Ma grazie al cielo una fabbrica si sposta molto più lentamente di un bit e dunque non esiste avvertimento che possa consentire la deindustrializzazione immediata e completa del Paese. Il processo, come abbiamo anche visto in questi anni, è certamente progressivo ma fortunatamente lento, dunque non sarà certo una campagna elettorale fatta con il chiaro intento di lasciare l’euro a danneggiarci. Chi dice il contrario, come peraltro aveva fatto Di Maio personalmente con me, è solo un ignobile bugiardo, oppure un ignorante di proporzioni colossali.

Ovvio poi che l’exit richieda casomai un piano industriale, che comprenda anche le necessarie nazionalizzazioni nei settori di interesse strategico, nonché l’esatto calcolo del fabbisogno nazionale nei vari settori al fine di far sì che il Paese sia autosufficiente fin dalle prime ore post liberazione nelle quali tutti dovremmo rimboccarci davvero le maniche. Visto che nazionalizzazioni e piani industriali avvengono nel mondo reale, e non sui bit del computer, la popolazione deve aver chiaro l’idea di Paese che ha una forza politica, il piano industriale non può passare senza il consenso popolare.

Un problema ulteriore sorgerà poi laddove mi mancheranno, al momento dell’exit, beni o materie prime che siano indispensabili ma non immediatamente producibili. Fermo restando che il piano industriale dovrà tendere all’autarchia quantomeno nei settori essenziali, ovvero quello energetico, quello alimentare e quello sanitario, tale autonomia non è ottenibile seduta stante, nelle 24 ore dall’exit. La gente dunque non deve aver paura del fatto che il bancomat funzioni o meno, ma deve preoccuparsi di soddisfare i suoi bisogni essenziali.

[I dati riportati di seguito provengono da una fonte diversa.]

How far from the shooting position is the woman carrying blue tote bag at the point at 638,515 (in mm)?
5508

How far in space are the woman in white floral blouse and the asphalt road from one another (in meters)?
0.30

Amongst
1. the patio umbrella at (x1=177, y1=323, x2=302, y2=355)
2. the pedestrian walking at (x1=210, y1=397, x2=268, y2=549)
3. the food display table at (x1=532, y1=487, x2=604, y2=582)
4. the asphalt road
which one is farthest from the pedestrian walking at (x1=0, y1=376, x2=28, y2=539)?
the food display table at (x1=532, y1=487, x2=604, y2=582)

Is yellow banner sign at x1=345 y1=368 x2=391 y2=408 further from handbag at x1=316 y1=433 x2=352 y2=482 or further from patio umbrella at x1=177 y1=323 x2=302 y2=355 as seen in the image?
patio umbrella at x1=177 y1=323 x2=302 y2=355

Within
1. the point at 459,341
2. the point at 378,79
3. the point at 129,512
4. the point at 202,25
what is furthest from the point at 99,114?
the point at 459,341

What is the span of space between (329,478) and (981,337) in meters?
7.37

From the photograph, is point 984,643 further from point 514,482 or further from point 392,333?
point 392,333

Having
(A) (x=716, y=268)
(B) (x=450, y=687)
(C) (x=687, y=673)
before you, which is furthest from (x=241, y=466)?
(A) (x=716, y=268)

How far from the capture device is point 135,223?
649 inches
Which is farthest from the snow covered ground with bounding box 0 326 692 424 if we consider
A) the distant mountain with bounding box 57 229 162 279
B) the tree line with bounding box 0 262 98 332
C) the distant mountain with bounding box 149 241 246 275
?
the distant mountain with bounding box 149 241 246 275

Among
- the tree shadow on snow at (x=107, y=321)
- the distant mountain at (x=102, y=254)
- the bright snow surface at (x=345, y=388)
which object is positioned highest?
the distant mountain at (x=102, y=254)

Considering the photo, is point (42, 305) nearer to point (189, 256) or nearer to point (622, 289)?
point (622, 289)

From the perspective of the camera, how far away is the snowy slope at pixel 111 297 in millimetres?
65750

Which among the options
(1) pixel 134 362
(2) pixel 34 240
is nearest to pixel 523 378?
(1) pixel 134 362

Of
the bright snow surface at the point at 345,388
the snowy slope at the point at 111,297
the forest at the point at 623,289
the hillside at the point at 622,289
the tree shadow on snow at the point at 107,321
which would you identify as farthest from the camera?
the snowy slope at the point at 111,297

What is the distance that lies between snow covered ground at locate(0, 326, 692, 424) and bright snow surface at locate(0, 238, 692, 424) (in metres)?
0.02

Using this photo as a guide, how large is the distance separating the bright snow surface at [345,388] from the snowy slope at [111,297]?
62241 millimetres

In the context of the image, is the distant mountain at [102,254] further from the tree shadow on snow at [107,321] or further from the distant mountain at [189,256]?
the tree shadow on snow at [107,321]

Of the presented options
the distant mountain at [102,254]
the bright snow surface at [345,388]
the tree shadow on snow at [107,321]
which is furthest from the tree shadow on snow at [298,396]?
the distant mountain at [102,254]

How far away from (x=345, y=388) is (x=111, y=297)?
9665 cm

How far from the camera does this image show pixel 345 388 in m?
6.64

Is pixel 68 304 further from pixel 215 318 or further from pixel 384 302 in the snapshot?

Anche per tutto questo non vi è alcuna controindicazione dal fatto di non mantenere alcuna segretezza sui piani di uscita, anzi collaborando con tutte le eccellenze del Paese (non solo con il tuo partito!) sarà più facile redigere il piano industriale. L’Italia del resto è un Paese che, malgrado la deindustrializzazione dovuta all’euro, è ancora forte dal punto di vista produttivo quindi non vi sono ragioni reali per cui il resto del mondo non dovrebbe più scambiare beni o servizi con noi nel momento in cui decidessimo legittimamente di riscattare la nostra sovranità. Ogni azione in tale direzione sarebbe solo una mera ritorsione. In definitiva anzi, una sorta di embargo economico contro di noi, per la semplice volontà di riscattare la nostra sovranità, da qualsivoglia Paese dovesse arrivare, dovrebbe essere interpretato e trattato come si interpreta e tratta un atto di guerra.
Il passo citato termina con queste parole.